So Much Blue by Percival Everett


My obsession continues. Another good, took awhile to get going for me, but in the end, I really liked how three different time settings/plots came together. A painter takes a much younger lover in Paris, remembers a long-ago trauma in El Salvador, and somehow heals his marriage.

Monday, February 13, 2023

Telephone by Percival Everett

My Percival Everett journey continues. Another twist in the road: TELEPHONE is an unflinching story of a man losing his 10 year old daughter to a deadly medical condition that slowly over a couple of months destroys her mind.

Not for the faint of heart.

At the same time, the father receives mysterious messages of distress in shirts he orders online, and takes off to New Mexico to attempt a rescue.


Very different in feel from THE TREES and DR. NO, but Everett's intelligence and obsession with, well, everything, shine through.

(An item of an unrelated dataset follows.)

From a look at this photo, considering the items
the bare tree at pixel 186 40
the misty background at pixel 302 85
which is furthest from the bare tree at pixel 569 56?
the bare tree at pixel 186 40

Saturday, February 04, 2023

Mother for Dinner by Shalom Auslander

Very funny, very black, very disturbing satiric novel about the race of "Cannibal-Americans," or "Can-Ams," the death of a Can-Am matriarch, and the struggles of her thirteen children to properly dispose of her remains.
See title.

Sending up the immigrant experience in America, tribal religions, and the family, it's hilarious and upsetting.

Thursday, February 02, 2023

Foregone by Russell Banks

 Terrific, moving, mysterious. An American film-maker consents to a documentary ostensibly about his career in Canada making films after dodging the Vietnam War draft and escaping north. Instead, he spends several hours relating, sometimes out loud, and sometimes internally, the mixed up pieces of his past and his emotional reckoning of how and why he had lived.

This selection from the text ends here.